Refrigerated loadings drop 0.5% in June
July 25, 2012
After struggling during the second half of 2011 and into the early portion of 2012, Refrigerated loadings saw a resurgence in April but have since dropped. Refrigerated volumes fell 0.5% in June to 4.207 million. Volumes in the second quarter were revised significantly higher, with all of the gain occurring in April. Once again, this helped to improve the year-over-year comparison and it actually showed a positive reading for 2 months before dropping again in June, falling 0.8%. Year ago comparisons will get significantly easier starting next month.
Freight volumes were flat in 2009 after growing 4.3% in 2008 – one of the only sectors to show growth in 2008. Loadings were also flat for full year 2010, up just 0.1%. Refrigerated freight fell during every quarter of 2009 and then rose during every quarter of 2010 – leading to two consecutive years of no growth despite substantial quarterly movements. Growth was also low in 2011, up just 1.6%. This is very typical of this market segment. 2011 actually saw volumes decline quarter-over-quarter for the whole year.
There was a small uptick in volumes during Q1, up just 0.2%. It was the first quarter-over-quarter gain since 2010. That was followed by a strong increase of 1.9% in Q2 – the largest increase since a 3.1% quarter-over-quarter gain in Q4 of 2010. Prior to April and May, Refrigerated loadings had remained solidly negative since last October on a year-over-year basis.
The Q2 increase will help the refrigerated segment achieve its historical average of 1% growth in 2012, rather than the flat market we had forecast last month. Still, this market is well below the industry average and will stay that way during this recovery. Positive year-over-year comparisons should return in July as we overlap a period of weakness that started last July and lasted until April’s surge. 2012 is now expected to grow 0.7%, followed by growth of 2.3% in both 2013 and 2014.
The April surge helped pull year-over-year comparisons positive for 2 months. An uncharacteristically strong surge in food production (as indicated by the Federal Reserves’ Industrial Production data) led to the upward revision for Q2.
Despite the uptick refrigerated volumes continue to cycle less than the total market. This performance is completely normal. We expect it to continue. This is a more non-cyclical market segment and generally stays within a narrow band of +/- 5%. People always have to eat. We are now at the negative portion of the refrigerated cycle where its very low cyclical pattern keeps growth below industry averages. The same modest numbers look very good during a downturn when the other segments fall sharply.

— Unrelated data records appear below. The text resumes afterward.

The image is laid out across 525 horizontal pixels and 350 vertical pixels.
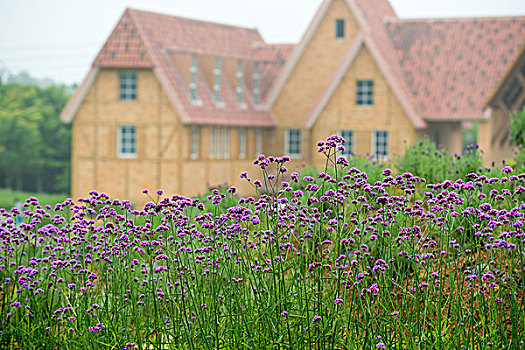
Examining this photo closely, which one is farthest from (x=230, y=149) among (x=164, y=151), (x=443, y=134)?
(x=443, y=134)

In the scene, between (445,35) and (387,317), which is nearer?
(387,317)

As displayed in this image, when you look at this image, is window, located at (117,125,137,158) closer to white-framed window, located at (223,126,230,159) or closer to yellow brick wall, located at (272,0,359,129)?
white-framed window, located at (223,126,230,159)

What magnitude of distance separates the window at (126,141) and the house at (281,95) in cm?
4

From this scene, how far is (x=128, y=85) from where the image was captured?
32.3 meters

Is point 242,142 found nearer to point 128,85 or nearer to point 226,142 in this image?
point 226,142

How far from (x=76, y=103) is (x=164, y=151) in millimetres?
3825

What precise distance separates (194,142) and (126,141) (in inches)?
103

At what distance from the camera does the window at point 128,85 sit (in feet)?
105

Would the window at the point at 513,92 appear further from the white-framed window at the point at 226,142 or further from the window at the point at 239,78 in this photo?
the white-framed window at the point at 226,142

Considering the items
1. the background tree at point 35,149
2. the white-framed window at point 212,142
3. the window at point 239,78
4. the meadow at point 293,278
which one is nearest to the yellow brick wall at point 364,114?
the window at point 239,78

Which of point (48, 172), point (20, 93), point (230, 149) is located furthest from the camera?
point (20, 93)

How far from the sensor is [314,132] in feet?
110

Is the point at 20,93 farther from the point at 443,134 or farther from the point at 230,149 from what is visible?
the point at 443,134

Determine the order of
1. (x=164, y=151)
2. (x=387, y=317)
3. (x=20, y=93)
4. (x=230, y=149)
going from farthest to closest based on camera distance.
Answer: (x=20, y=93)
(x=230, y=149)
(x=164, y=151)
(x=387, y=317)
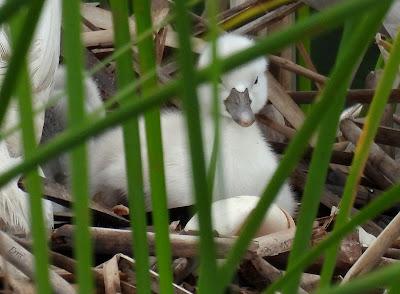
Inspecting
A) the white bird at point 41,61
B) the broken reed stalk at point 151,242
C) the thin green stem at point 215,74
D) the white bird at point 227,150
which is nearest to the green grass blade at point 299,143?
the thin green stem at point 215,74

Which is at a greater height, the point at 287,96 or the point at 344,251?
the point at 287,96

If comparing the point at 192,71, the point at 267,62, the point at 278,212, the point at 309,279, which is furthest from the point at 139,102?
the point at 267,62

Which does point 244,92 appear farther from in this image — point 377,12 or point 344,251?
point 377,12

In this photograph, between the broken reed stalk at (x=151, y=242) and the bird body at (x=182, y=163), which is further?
the bird body at (x=182, y=163)

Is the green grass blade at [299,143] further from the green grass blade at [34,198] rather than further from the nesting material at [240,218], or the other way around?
the nesting material at [240,218]

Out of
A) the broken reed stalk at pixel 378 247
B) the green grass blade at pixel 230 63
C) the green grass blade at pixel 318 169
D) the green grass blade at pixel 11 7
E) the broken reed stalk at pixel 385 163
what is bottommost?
the broken reed stalk at pixel 385 163

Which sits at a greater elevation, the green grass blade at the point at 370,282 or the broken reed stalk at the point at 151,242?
the green grass blade at the point at 370,282

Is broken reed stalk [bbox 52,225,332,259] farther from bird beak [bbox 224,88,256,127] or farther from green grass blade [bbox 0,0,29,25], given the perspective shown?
green grass blade [bbox 0,0,29,25]

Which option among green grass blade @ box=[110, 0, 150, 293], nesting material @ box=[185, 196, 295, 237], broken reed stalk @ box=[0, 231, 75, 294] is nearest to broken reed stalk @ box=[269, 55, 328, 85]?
nesting material @ box=[185, 196, 295, 237]
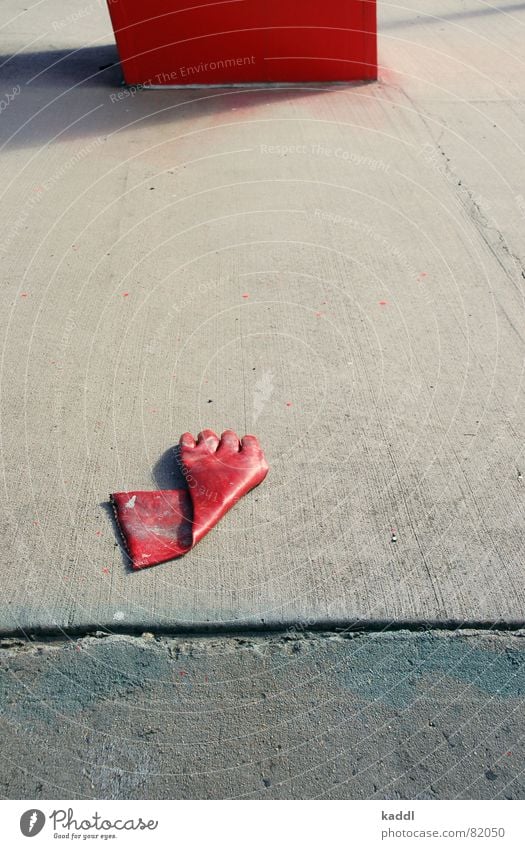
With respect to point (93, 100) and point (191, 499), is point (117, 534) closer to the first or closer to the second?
point (191, 499)

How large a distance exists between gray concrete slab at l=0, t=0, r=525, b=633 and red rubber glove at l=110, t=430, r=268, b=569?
63 mm

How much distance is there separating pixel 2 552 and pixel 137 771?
39.7 inches

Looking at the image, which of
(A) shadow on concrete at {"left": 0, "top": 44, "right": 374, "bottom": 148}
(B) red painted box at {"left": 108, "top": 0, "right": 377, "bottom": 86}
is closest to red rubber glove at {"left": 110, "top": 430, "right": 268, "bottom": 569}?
(A) shadow on concrete at {"left": 0, "top": 44, "right": 374, "bottom": 148}

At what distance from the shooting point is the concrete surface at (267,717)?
2289 millimetres

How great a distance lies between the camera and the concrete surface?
2289mm

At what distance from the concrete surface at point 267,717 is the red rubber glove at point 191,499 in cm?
42

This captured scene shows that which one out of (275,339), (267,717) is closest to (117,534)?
(267,717)

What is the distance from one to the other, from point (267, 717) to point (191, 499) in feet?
3.19

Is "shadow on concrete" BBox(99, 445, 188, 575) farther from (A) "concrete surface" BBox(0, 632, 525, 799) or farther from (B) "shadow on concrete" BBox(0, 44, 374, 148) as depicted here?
(B) "shadow on concrete" BBox(0, 44, 374, 148)

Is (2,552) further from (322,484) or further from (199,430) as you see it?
(322,484)

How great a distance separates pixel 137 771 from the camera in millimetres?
2318

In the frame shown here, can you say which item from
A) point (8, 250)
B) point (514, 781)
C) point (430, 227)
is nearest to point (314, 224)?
point (430, 227)

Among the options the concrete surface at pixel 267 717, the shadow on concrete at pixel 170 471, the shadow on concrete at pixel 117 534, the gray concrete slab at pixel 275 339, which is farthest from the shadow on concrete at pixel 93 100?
the concrete surface at pixel 267 717
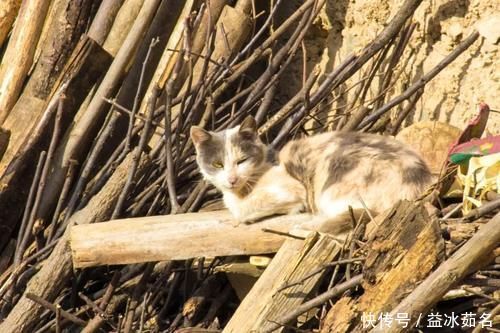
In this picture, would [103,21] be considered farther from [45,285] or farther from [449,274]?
[449,274]

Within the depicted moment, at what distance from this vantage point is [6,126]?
6.00 meters

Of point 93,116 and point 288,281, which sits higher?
point 93,116

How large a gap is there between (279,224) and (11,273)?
1.65 metres

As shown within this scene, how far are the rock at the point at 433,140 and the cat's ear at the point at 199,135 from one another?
40.4 inches

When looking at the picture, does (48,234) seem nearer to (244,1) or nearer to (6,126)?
(6,126)

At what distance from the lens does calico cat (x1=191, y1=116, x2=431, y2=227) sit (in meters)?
4.56

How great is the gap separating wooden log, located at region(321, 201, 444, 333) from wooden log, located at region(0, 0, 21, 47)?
11.0 ft

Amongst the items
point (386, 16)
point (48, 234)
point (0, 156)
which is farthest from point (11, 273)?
point (386, 16)

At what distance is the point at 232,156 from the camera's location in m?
5.00

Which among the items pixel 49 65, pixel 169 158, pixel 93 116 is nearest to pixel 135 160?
pixel 169 158

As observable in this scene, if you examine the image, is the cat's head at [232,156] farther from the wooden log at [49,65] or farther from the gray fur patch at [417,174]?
the wooden log at [49,65]

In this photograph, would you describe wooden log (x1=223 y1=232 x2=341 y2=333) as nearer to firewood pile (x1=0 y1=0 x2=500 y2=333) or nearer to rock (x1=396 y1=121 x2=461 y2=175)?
firewood pile (x1=0 y1=0 x2=500 y2=333)

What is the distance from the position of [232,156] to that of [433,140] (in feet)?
3.43

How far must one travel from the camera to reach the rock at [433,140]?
5250 millimetres
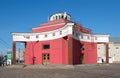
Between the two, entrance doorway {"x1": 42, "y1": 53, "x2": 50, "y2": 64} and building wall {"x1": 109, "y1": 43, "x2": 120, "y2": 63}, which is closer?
entrance doorway {"x1": 42, "y1": 53, "x2": 50, "y2": 64}

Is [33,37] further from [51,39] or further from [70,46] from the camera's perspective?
[70,46]

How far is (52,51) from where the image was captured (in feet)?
127

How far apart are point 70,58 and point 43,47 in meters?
9.64

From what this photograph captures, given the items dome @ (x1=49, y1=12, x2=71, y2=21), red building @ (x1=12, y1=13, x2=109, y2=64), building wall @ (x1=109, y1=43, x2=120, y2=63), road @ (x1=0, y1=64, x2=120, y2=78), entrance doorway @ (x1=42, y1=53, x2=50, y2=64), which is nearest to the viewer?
road @ (x1=0, y1=64, x2=120, y2=78)

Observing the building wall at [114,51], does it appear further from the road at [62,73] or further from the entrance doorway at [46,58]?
the road at [62,73]

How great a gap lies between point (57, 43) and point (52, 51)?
1988 millimetres

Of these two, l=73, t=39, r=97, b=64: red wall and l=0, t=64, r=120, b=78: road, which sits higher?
l=73, t=39, r=97, b=64: red wall

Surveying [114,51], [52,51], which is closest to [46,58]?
[52,51]

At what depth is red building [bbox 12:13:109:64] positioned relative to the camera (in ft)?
120

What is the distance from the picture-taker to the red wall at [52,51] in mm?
36469

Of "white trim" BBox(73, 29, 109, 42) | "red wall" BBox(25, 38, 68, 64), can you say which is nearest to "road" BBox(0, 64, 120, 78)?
"red wall" BBox(25, 38, 68, 64)

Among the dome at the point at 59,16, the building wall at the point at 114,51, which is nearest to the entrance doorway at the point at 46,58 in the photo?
the dome at the point at 59,16

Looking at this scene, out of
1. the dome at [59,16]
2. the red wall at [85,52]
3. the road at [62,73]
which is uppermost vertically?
the dome at [59,16]

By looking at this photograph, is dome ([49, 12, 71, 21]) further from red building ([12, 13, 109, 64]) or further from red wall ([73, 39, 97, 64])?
red wall ([73, 39, 97, 64])
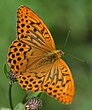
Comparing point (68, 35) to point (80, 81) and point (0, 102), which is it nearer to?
point (80, 81)

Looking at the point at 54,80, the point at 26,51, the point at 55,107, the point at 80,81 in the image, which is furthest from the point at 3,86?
the point at 54,80

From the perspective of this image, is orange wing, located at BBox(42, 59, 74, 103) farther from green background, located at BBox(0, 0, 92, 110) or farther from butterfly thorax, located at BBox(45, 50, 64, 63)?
green background, located at BBox(0, 0, 92, 110)

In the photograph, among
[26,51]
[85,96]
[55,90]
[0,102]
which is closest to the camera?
[55,90]

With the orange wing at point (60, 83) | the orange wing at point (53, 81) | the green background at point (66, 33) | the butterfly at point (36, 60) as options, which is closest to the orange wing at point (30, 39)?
the butterfly at point (36, 60)

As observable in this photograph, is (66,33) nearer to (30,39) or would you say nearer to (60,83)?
(30,39)

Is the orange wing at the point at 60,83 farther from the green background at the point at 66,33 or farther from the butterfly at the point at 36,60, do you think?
the green background at the point at 66,33

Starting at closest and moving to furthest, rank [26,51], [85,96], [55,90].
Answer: [55,90] < [26,51] < [85,96]

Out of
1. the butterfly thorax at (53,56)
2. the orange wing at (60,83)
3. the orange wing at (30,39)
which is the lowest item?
the orange wing at (60,83)
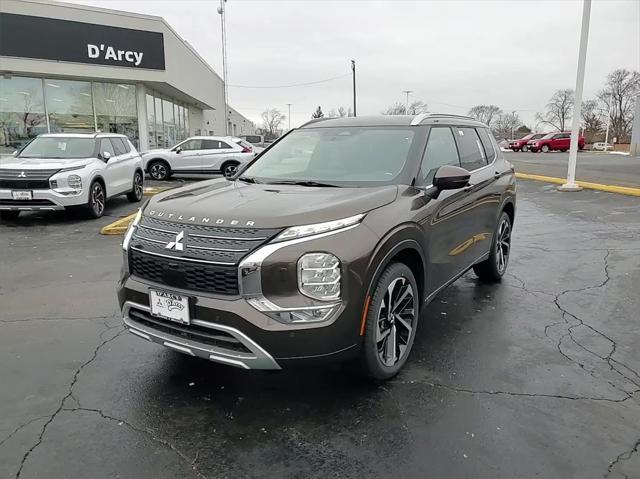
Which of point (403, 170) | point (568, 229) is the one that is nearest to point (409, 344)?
point (403, 170)

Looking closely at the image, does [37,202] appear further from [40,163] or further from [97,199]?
[97,199]

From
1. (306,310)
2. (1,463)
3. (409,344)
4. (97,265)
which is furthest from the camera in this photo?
(97,265)

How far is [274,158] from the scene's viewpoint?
180 inches

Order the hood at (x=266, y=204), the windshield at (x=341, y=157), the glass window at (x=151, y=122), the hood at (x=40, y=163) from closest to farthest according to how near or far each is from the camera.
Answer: the hood at (x=266, y=204) → the windshield at (x=341, y=157) → the hood at (x=40, y=163) → the glass window at (x=151, y=122)

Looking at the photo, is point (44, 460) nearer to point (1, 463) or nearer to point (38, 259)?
point (1, 463)

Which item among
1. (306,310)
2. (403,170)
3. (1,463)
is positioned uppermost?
(403,170)

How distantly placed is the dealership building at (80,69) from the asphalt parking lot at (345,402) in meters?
15.7

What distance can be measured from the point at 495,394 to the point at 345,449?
1158 mm

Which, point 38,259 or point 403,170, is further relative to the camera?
point 38,259

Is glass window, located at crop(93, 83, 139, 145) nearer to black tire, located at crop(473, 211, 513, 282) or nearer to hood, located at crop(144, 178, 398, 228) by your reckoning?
black tire, located at crop(473, 211, 513, 282)

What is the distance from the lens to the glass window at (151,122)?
22141mm

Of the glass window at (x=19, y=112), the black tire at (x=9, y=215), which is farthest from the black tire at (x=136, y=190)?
the glass window at (x=19, y=112)

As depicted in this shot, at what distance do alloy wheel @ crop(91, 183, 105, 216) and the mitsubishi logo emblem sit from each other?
7.55m

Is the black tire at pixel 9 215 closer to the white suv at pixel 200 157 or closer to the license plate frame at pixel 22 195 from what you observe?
the license plate frame at pixel 22 195
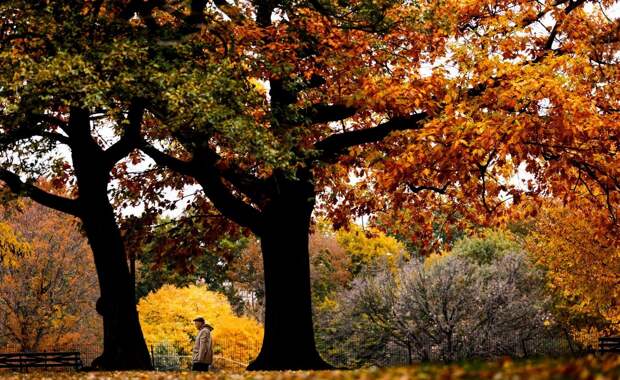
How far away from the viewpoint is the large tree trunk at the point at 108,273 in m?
17.8

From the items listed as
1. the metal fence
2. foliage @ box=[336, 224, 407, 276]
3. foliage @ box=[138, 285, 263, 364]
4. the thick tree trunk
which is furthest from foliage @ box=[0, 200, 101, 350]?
the thick tree trunk

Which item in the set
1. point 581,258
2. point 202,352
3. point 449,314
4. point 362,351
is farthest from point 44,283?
point 581,258

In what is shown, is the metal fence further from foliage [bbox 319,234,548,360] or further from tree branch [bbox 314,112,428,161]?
tree branch [bbox 314,112,428,161]

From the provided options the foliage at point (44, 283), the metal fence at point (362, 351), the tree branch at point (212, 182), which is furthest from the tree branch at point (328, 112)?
the foliage at point (44, 283)

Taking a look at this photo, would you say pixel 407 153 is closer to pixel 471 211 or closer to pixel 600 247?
pixel 471 211

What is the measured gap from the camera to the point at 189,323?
45.5m

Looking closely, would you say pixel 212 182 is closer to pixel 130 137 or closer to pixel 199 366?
pixel 130 137

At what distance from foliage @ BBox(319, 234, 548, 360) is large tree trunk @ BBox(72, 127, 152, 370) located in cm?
1773

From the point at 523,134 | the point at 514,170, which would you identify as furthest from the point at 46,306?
the point at 523,134

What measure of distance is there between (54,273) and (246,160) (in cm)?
2241

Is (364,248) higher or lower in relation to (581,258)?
higher

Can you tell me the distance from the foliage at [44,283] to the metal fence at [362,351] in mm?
880

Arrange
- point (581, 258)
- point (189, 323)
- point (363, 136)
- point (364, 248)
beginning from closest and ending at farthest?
point (363, 136) → point (581, 258) → point (189, 323) → point (364, 248)

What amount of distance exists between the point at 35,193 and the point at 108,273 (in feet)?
7.61
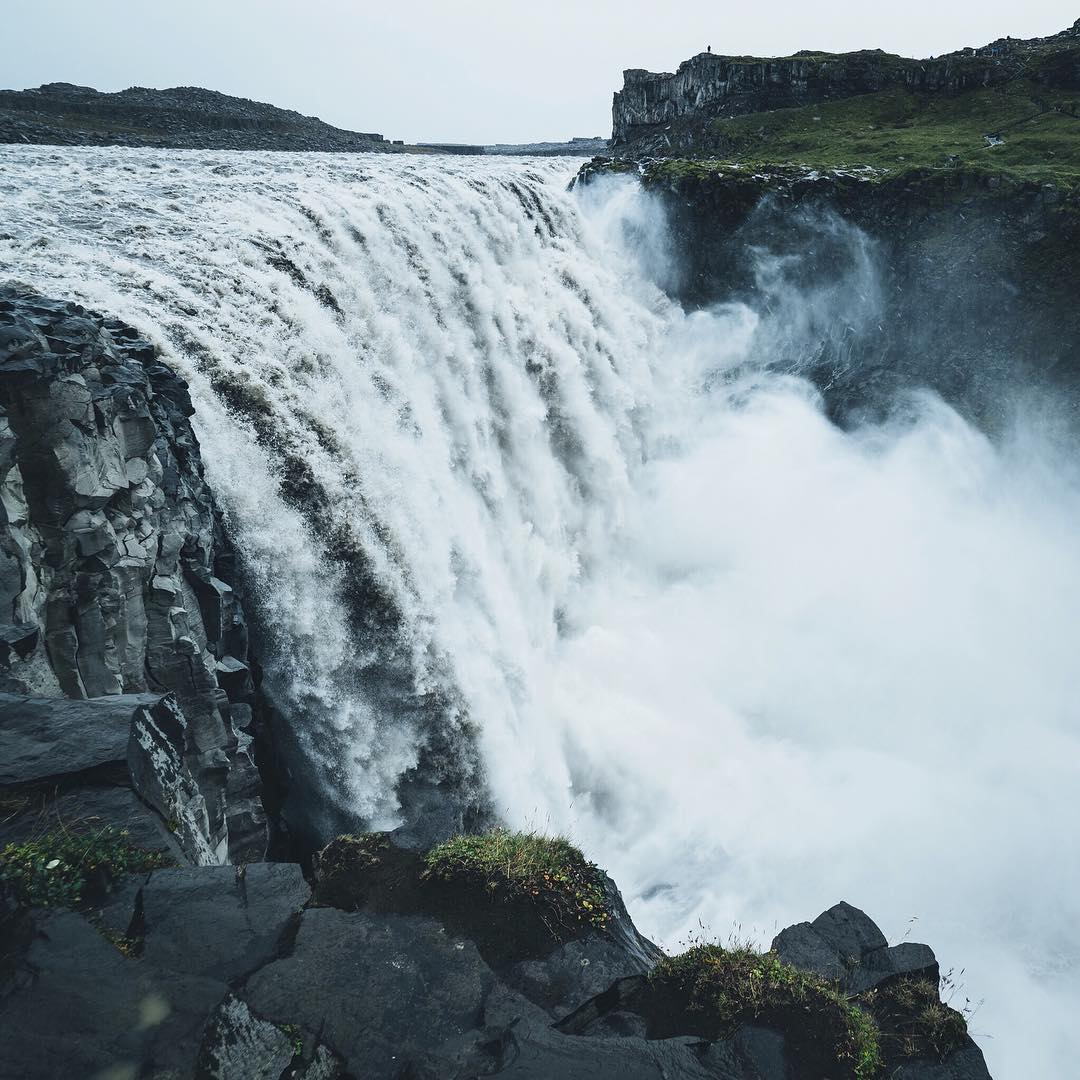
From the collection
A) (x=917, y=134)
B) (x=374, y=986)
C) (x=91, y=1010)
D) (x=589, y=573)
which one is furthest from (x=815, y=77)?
(x=91, y=1010)

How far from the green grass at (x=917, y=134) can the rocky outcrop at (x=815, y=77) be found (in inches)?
56.8

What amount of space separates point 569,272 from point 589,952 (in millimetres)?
26876

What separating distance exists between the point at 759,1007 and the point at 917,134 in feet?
191

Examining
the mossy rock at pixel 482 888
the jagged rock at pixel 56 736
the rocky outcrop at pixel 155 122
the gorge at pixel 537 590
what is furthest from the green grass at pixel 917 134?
the jagged rock at pixel 56 736

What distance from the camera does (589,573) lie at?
79.3ft

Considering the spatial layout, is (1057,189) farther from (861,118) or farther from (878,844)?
(878,844)

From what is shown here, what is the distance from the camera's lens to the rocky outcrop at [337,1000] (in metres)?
5.04

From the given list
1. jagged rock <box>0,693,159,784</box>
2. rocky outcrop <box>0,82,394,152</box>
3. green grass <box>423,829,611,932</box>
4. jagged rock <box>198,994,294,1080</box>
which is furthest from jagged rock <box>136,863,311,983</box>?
rocky outcrop <box>0,82,394,152</box>

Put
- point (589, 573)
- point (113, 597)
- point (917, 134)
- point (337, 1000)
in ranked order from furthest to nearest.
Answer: point (917, 134)
point (589, 573)
point (113, 597)
point (337, 1000)

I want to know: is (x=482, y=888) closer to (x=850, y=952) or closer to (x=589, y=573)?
(x=850, y=952)

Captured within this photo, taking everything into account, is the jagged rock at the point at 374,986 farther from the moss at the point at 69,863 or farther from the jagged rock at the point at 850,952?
the jagged rock at the point at 850,952

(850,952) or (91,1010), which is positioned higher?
(91,1010)

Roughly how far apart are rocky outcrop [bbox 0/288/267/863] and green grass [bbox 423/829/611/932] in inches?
117

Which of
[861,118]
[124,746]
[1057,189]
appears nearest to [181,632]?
[124,746]
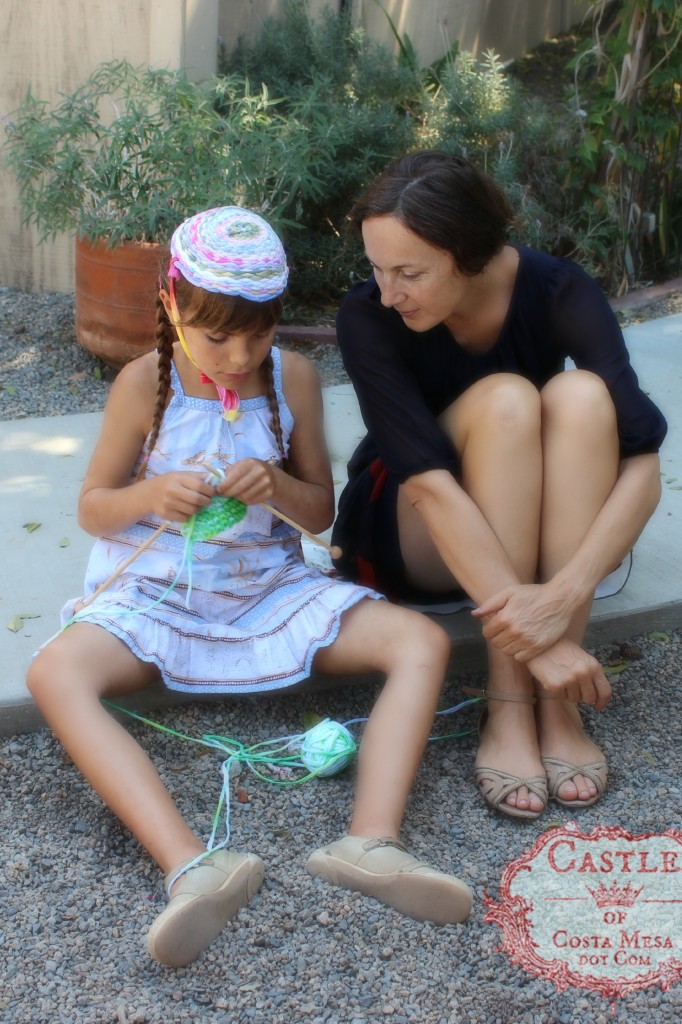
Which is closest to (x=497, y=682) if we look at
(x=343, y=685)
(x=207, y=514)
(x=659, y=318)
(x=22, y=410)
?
(x=343, y=685)

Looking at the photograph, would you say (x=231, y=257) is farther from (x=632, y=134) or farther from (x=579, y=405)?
(x=632, y=134)

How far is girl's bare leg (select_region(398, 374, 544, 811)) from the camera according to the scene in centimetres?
211

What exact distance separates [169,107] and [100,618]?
8.86ft

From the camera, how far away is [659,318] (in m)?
5.06

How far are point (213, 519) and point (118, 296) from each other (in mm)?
2254

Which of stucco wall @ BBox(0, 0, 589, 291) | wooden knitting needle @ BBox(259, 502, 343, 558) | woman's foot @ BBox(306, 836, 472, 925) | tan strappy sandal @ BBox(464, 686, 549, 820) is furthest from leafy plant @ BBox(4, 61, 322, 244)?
woman's foot @ BBox(306, 836, 472, 925)

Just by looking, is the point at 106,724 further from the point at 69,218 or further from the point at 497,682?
the point at 69,218

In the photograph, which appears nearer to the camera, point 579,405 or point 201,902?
point 201,902

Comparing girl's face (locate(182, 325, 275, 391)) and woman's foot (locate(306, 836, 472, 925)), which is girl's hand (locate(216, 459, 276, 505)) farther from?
woman's foot (locate(306, 836, 472, 925))

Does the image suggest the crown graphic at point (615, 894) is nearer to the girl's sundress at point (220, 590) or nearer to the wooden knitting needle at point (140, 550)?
the girl's sundress at point (220, 590)

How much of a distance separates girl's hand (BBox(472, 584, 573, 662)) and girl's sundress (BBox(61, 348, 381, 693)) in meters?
0.30

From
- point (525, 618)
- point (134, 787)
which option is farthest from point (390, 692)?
point (134, 787)

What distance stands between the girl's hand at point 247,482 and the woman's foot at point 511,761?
60 centimetres

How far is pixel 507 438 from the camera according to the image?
→ 6.90 feet
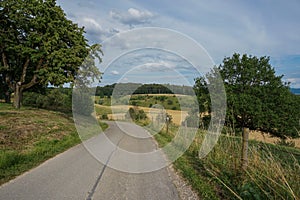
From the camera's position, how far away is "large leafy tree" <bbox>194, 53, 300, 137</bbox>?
30172mm

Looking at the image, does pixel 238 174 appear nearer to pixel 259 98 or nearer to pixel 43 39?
pixel 43 39

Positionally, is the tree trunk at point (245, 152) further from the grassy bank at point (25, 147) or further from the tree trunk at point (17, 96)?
the tree trunk at point (17, 96)

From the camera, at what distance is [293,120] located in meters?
30.1

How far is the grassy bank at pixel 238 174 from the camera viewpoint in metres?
4.73

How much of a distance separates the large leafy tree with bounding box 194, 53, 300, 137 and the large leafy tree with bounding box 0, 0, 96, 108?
16.3 meters

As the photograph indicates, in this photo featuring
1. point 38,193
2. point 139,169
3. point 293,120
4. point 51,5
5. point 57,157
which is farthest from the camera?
point 293,120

A slew of new Federal food regulations expected sometime in 2012 could increase the requirements for temperature-controlled trucking.
U.S. Truck Loadings is the estimated number of truck loads originated in the United States plus truck loads that come to U.S. destinations from Mexico and Canada. It is tons divided by the average tons per truck. FTR’s data is seasonally adjusted and measures both short and long-haul OTR segments.